- Task description: The line that contains "- Х.Туфанның : үз" marks the end: retype the data below exactly from its first line through that line.

[[ Entries shown open ]]

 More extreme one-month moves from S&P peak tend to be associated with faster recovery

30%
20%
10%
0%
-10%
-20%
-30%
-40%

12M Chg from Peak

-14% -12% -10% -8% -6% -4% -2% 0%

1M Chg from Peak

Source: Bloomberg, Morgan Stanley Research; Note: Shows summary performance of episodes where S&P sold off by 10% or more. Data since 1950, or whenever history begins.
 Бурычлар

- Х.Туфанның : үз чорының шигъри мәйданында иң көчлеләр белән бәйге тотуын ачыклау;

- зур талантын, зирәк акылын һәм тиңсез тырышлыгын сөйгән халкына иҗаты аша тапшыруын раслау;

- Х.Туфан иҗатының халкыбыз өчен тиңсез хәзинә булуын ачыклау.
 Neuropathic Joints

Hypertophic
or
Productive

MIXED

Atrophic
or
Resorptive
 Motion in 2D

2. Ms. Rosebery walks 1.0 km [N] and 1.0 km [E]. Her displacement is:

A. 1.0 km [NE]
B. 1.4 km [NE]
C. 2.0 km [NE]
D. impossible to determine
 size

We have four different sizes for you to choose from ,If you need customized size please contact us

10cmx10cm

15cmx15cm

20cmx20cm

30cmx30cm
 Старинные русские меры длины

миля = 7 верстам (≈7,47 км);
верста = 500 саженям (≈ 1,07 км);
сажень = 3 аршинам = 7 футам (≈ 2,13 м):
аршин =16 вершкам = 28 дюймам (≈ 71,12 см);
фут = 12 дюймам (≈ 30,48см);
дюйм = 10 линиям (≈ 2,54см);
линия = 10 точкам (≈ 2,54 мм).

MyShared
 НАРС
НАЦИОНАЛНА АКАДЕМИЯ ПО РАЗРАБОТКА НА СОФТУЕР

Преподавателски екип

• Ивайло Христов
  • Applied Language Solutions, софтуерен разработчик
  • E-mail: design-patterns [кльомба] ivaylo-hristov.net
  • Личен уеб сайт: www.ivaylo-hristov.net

[[ Entries shown closed ]]

- Expected answer:
 More extreme one-month moves from S&P peak tend to be associated with faster recovery

30%
20%
10%
0%
-10%
-20%
-30%
-40%

12M Chg from Peak

-14% -12% -10% -8% -6% -4% -2% 0%

1M Chg from Peak

Source: Bloomberg, Morgan Stanley Research; Note: Shows summary performance of episodes where S&P sold off by 10% or more. Data since 1950, or whenever history begins.
 Бурычлар

- Х.Туфанның : үз чорының шигъри мәйданында иң көчлеләр белән бәйге тотуын ачыклау;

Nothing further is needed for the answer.